A run of records →
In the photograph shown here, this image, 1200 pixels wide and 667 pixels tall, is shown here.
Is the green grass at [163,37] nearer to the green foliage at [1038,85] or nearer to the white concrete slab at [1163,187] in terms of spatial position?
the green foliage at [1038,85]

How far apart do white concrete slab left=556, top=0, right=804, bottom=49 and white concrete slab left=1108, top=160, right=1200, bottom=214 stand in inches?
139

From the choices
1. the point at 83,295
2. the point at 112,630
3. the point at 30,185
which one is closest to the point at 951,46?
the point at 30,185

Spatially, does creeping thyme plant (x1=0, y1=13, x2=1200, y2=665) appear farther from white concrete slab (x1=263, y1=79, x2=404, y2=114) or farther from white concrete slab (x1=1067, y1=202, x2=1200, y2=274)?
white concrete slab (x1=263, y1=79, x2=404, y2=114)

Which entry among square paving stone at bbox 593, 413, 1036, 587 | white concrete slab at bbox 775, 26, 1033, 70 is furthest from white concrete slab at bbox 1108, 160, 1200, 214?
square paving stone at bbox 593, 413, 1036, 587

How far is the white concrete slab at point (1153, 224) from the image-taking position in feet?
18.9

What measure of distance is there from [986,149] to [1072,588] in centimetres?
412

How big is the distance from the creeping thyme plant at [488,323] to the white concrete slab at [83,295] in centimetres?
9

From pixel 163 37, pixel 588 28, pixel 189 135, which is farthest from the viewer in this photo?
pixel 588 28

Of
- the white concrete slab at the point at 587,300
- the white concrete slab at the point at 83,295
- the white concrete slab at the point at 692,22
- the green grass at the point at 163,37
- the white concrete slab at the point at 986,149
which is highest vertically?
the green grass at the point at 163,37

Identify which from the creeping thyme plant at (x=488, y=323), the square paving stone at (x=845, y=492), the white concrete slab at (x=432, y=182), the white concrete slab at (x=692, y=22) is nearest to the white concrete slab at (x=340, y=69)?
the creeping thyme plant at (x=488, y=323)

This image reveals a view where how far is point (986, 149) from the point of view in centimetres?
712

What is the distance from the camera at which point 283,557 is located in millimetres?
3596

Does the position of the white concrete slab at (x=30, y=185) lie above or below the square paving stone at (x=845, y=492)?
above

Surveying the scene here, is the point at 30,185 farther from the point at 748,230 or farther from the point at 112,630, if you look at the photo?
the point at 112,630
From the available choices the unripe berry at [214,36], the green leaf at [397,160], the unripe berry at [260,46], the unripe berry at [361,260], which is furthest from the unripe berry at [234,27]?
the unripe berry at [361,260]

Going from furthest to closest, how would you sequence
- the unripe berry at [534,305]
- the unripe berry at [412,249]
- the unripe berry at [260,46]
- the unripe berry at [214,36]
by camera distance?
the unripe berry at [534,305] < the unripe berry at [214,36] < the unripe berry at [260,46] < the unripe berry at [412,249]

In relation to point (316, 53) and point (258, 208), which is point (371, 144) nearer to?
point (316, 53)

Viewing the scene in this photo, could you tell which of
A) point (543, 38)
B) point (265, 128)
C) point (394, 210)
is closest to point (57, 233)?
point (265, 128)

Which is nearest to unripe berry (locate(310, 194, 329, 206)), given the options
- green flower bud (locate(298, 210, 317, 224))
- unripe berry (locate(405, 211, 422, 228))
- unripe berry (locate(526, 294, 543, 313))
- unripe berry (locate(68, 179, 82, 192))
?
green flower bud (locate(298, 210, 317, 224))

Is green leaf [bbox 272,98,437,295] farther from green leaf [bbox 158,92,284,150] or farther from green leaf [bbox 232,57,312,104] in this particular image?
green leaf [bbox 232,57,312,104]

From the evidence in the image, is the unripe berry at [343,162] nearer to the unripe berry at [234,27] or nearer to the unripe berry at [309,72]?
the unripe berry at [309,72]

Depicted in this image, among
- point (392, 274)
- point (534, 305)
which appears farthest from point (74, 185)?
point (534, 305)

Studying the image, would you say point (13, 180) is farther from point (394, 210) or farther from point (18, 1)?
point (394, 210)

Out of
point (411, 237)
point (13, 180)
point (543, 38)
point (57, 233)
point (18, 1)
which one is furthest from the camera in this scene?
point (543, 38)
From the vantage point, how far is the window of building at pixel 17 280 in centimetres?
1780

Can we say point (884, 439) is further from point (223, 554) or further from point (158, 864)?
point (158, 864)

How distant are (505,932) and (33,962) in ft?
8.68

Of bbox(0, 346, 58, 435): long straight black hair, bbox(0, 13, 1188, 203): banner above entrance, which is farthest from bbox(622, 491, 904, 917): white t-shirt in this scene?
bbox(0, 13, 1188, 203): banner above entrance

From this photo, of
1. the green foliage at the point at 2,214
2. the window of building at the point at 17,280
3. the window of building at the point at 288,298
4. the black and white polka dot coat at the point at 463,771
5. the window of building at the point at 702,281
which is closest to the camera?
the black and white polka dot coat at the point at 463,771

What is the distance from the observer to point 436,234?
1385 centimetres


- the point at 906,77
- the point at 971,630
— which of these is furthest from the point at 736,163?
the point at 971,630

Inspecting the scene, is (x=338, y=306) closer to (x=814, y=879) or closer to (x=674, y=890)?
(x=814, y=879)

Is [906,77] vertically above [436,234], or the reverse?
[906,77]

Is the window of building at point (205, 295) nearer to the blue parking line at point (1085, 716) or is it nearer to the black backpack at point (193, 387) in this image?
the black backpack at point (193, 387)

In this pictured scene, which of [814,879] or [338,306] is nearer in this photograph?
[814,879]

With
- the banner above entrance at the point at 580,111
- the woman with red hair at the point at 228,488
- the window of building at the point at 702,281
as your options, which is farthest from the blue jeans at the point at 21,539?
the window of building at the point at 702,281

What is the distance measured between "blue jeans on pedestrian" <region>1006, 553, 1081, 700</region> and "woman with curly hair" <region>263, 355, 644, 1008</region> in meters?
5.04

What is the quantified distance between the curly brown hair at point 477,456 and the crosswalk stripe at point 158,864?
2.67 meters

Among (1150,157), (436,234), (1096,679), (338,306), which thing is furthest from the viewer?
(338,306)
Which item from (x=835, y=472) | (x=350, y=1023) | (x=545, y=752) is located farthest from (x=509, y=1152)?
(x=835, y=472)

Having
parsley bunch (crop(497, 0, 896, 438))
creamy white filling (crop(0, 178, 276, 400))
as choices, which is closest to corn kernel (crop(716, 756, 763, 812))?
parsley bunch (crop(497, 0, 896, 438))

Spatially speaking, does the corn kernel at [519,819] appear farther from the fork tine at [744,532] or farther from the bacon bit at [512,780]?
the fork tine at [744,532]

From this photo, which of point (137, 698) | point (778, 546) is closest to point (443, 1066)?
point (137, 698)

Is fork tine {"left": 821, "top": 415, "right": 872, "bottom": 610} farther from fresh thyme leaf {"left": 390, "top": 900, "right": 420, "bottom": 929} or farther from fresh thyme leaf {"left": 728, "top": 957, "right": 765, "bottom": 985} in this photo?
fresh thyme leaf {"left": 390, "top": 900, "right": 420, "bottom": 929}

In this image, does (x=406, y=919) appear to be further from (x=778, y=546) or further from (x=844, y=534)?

GIVEN PROBLEM →
Transcribe the material above word for word.

TASK ANSWER →
In the photograph shown here, this image, 1200 pixels wide and 667 pixels tall, is shown here.
Is the green grass at [163,37] nearer to the green foliage at [1038,85] or nearer to the white concrete slab at [1163,187] in terms of spatial position?
the green foliage at [1038,85]

How far apart do white concrete slab left=556, top=0, right=804, bottom=49 and white concrete slab left=1108, top=160, right=1200, bottom=214 stand in inches?
139

From the choices
1. the point at 83,295
2. the point at 112,630
3. the point at 30,185
which one is closest to the point at 951,46?
the point at 30,185

Spatially, does creeping thyme plant (x1=0, y1=13, x2=1200, y2=665) appear farther from white concrete slab (x1=263, y1=79, x2=404, y2=114) or farther from white concrete slab (x1=1067, y1=202, x2=1200, y2=274)?
white concrete slab (x1=263, y1=79, x2=404, y2=114)

Which entry among square paving stone at bbox 593, 413, 1036, 587 | white concrete slab at bbox 775, 26, 1033, 70 is furthest from white concrete slab at bbox 1108, 160, 1200, 214?
square paving stone at bbox 593, 413, 1036, 587

How far is the white concrete slab at point (1153, 224) from the image-taking position in feet?
18.9

What measure of distance is there from [986,149] to [1072,588] in centimetres?
412

How big is the distance from the creeping thyme plant at [488,323] to the white concrete slab at [83,295] in centimetres?
9

From pixel 163 37, pixel 588 28, pixel 189 135, which is farthest from the viewer in this photo?
pixel 588 28

Of
- the white concrete slab at the point at 587,300
- the white concrete slab at the point at 83,295
- the white concrete slab at the point at 692,22
- the green grass at the point at 163,37
- the white concrete slab at the point at 986,149
which is highest vertically?
the green grass at the point at 163,37

Identify which from the creeping thyme plant at (x=488, y=323), the square paving stone at (x=845, y=492), the white concrete slab at (x=432, y=182), the white concrete slab at (x=692, y=22) is nearest to the white concrete slab at (x=340, y=69)?
the creeping thyme plant at (x=488, y=323)

This image reveals a view where how far is point (986, 149) from the point of view in centimetres?
712

What is the distance from the camera at which point 283,557 is located in millimetres?
3596

Does the position of the white concrete slab at (x=30, y=185) lie above or below the square paving stone at (x=845, y=492)?
above

Surveying the scene here, is the point at 30,185 farther from the point at 748,230 or farther from the point at 112,630, if you look at the photo?
the point at 112,630
From the available choices the unripe berry at [214,36], the green leaf at [397,160], the unripe berry at [260,46], the unripe berry at [361,260], which is furthest from the unripe berry at [234,27]?
the unripe berry at [361,260]

Going from furthest to closest, how would you sequence
- the unripe berry at [534,305]
- the unripe berry at [412,249]
- the unripe berry at [260,46]
- the unripe berry at [214,36]
by camera distance?
the unripe berry at [534,305] < the unripe berry at [214,36] < the unripe berry at [260,46] < the unripe berry at [412,249]

In relation to point (316, 53) and point (258, 208), which is point (371, 144) nearer to?
point (316, 53)

Viewing the scene in this photo, could you tell which of
A) point (543, 38)
B) point (265, 128)
C) point (394, 210)
is closest to point (57, 233)?
point (265, 128)

Which is nearest to unripe berry (locate(310, 194, 329, 206)), given the options
- green flower bud (locate(298, 210, 317, 224))
- unripe berry (locate(405, 211, 422, 228))
- unripe berry (locate(526, 294, 543, 313))
- unripe berry (locate(68, 179, 82, 192))
?
green flower bud (locate(298, 210, 317, 224))

Is green leaf [bbox 272,98,437,295] farther from green leaf [bbox 158,92,284,150] or farther from green leaf [bbox 232,57,312,104] in this particular image?
green leaf [bbox 232,57,312,104]

From the evidence in the image, is the unripe berry at [343,162] nearer to the unripe berry at [234,27] or nearer to the unripe berry at [309,72]?
the unripe berry at [309,72]

Depicted in this image, among
- point (392, 274)
- point (534, 305)
which appears farthest from point (74, 185)?
point (534, 305)

Studying the image, would you say point (13, 180) is farther from point (394, 210) or farther from point (18, 1)?
point (394, 210)

Out of
point (411, 237)
point (13, 180)
point (543, 38)
point (57, 233)
point (18, 1)
which one is furthest from the camera in this scene?
point (543, 38)
From the vantage point, how far is the window of building at pixel 17 280 in centimetres?
1780

Can we say point (884, 439) is further from point (223, 554) or further from point (158, 864)?
point (158, 864)

How distant are (505,932) and (33,962) in ft?
8.68

Of bbox(0, 346, 58, 435): long straight black hair, bbox(0, 13, 1188, 203): banner above entrance, which is farthest from bbox(622, 491, 904, 917): white t-shirt in this scene?
bbox(0, 13, 1188, 203): banner above entrance

From this photo, of
1. the green foliage at the point at 2,214
2. the window of building at the point at 17,280
3. the window of building at the point at 288,298
4. the black and white polka dot coat at the point at 463,771
5. the window of building at the point at 702,281
which is closest to the camera?
the black and white polka dot coat at the point at 463,771

What is the distance from the observer to point 436,234?
1385 centimetres


- the point at 906,77
- the point at 971,630
— which of these is furthest from the point at 736,163?
the point at 971,630

Inspecting the scene, is (x=338, y=306) closer to (x=814, y=879) or closer to (x=674, y=890)?
(x=814, y=879)

Is [906,77] vertically above [436,234], or the reverse?
[906,77]

Is the window of building at point (205, 295) nearer to the blue parking line at point (1085, 716) or is it nearer to the black backpack at point (193, 387) in this image?
the black backpack at point (193, 387)

In this pictured scene, which of [814,879] or [338,306] is nearer in this photograph?
[814,879]

With
- the banner above entrance at the point at 580,111
- the woman with red hair at the point at 228,488
- the window of building at the point at 702,281
as your options, which is farthest from the blue jeans at the point at 21,539?
the window of building at the point at 702,281

What is the distance measured between "blue jeans on pedestrian" <region>1006, 553, 1081, 700</region> and "woman with curly hair" <region>263, 355, 644, 1008</region> in meters?
5.04

What is the quantified distance between the curly brown hair at point 477,456 and the crosswalk stripe at point 158,864?
2.67 meters

Among (1150,157), (436,234), (1096,679), (338,306), which thing is furthest from the viewer?
(338,306)
Which item from (x=835, y=472) | (x=350, y=1023) | (x=545, y=752) is located farthest from (x=509, y=1152)?
(x=835, y=472)

Having
parsley bunch (crop(497, 0, 896, 438))
creamy white filling (crop(0, 178, 276, 400))
as choices, which is closest to corn kernel (crop(716, 756, 763, 812))?
parsley bunch (crop(497, 0, 896, 438))

Spatially speaking, does the corn kernel at [519,819] appear farther from the fork tine at [744,532] or farther from the bacon bit at [512,780]?
the fork tine at [744,532]

From this photo, which of point (137, 698) | point (778, 546) is closest to point (443, 1066)?
point (137, 698)

Is fork tine {"left": 821, "top": 415, "right": 872, "bottom": 610} farther from fresh thyme leaf {"left": 390, "top": 900, "right": 420, "bottom": 929} or farther from fresh thyme leaf {"left": 728, "top": 957, "right": 765, "bottom": 985} in this photo?
fresh thyme leaf {"left": 390, "top": 900, "right": 420, "bottom": 929}

In this image, does (x=406, y=919) appear to be further from (x=778, y=546) or further from (x=844, y=534)?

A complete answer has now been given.